Basically these are all terms that relate to statistical analyses of sequences. In very simple terms, if you compare sequences and see differences, you have to somehow come up with a means to quantify these changes in a meaningful way, as you assume that the smaller the distance, the closer the sequences are related to each other. There are a large number of statistical methods to do this that are based on different models. Parsimony analysis is one of these methods. Further methods mentioned are then used to evaluate the quality and stability of this resulting tree.

So termites are superior to, say wolves, because they are able to change their environment (i.e. in form of climatized hives)? And by the same note beavers are superior to most apes? What you demonstrate is a perfectly anthropocentric view that neglects the complexity of the interaction of organisms with their environment and with each other.

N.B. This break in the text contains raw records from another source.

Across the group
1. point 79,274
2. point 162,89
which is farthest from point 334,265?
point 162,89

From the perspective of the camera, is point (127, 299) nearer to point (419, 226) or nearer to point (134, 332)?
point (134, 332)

In any case the OP was already deep in the speculation area and it should be continued from there (especially as no evidence has been provided why evolutionary trajectories should be similar).

Antibiotics are used by bacteria (and fungi) way longer than humans even existed. Also thinking in terms of superiority does not make sense, biologically. Biology is dependent on complex interactions. There is really not top or bottom in it.

That is an odd view. Why should bacteria kill us off? We are a nice habitat and an excellent source of food? Also terms such as stronger or weaker have little biological meaning.

Agar is only a solidifier and it specifcally chosen as most bacteria cannot use it (and thereby degrade it). What allows them to grow is what else is in the medium. The selectivity of the medium can be rather low as in many complex media, or fairly selective.